From the beauty of its wide-open spaces to the rankness of its life-in-the-town smells, Cambridge, England, 1171 AD, comes alive in Franklin’s writing. If the reader can get past the gruesome, graphically described murders of children, the reward is a medieval feast.
There are multiple characters and Franklin brings them to life. Adelia Aguilar, the equivalent of a modern-day coroner from Salerno, Spain, and the title’s “mistress of the art of death,” along with Simon, a Jew, and Mansur, a Moor, are sent on a mission by the King of Sicily to rescue the Jews of Cambridge who have been implicated and persecuted in the murder of several children in the area.
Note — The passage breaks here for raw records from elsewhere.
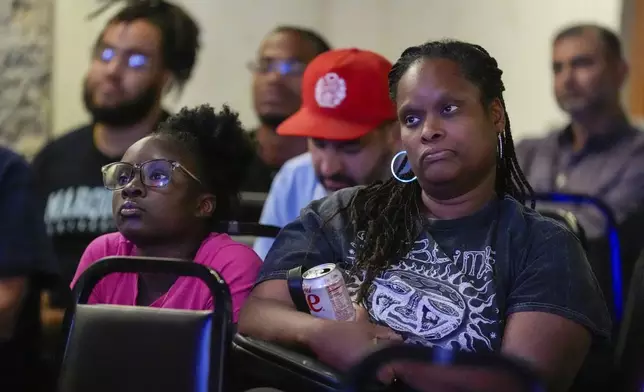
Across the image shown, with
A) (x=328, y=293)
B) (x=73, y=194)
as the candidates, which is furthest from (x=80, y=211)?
(x=328, y=293)

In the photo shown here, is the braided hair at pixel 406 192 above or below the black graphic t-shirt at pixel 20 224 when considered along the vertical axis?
above

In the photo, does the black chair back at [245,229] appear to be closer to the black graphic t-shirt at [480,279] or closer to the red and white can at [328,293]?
the black graphic t-shirt at [480,279]

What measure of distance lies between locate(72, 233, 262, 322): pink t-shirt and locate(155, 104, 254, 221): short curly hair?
0.43 ft

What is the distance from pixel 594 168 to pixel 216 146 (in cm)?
170

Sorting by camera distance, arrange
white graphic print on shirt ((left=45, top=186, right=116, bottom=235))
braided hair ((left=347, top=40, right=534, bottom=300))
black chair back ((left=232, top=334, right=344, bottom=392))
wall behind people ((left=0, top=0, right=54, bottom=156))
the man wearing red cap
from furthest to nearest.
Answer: wall behind people ((left=0, top=0, right=54, bottom=156))
white graphic print on shirt ((left=45, top=186, right=116, bottom=235))
the man wearing red cap
braided hair ((left=347, top=40, right=534, bottom=300))
black chair back ((left=232, top=334, right=344, bottom=392))

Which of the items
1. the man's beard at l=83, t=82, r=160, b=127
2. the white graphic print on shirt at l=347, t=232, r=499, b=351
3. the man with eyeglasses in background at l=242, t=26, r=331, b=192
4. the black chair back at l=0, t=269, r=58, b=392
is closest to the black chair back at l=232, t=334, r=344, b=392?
the white graphic print on shirt at l=347, t=232, r=499, b=351

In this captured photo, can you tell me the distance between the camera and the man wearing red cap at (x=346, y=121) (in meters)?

The trio is aided by a prior whose ailment they cure, a mysterious tax collector for King Henry II, a rough-mannered but fair-thinking woman of the fens, her nine-year-old grandson, and a mangy, malodorous dog.
The flow and eloquence of Franklin’s language lies in counterpoint to the brutality of the murders and the harshness of the times. Unlike many novels of historical fiction whose heroines are preternaturally independent and therefore damningly anachronistic, Adelia’s obdurate self-reliance seems very much in place. Although the scope of what the author covers -- compact lessons about life in a medieval English town, the Crusades, the contretemps between Henry and Thomas à Beckett -- is vast, the reader does not feel the weight of being lectured and the book is not annoyingly padded.
The reader must heed this repeated warning, however, the book is violent in a very contemporary way. The climactic scene is bloodily descriptive and a subordinate plot’s resolution is grim.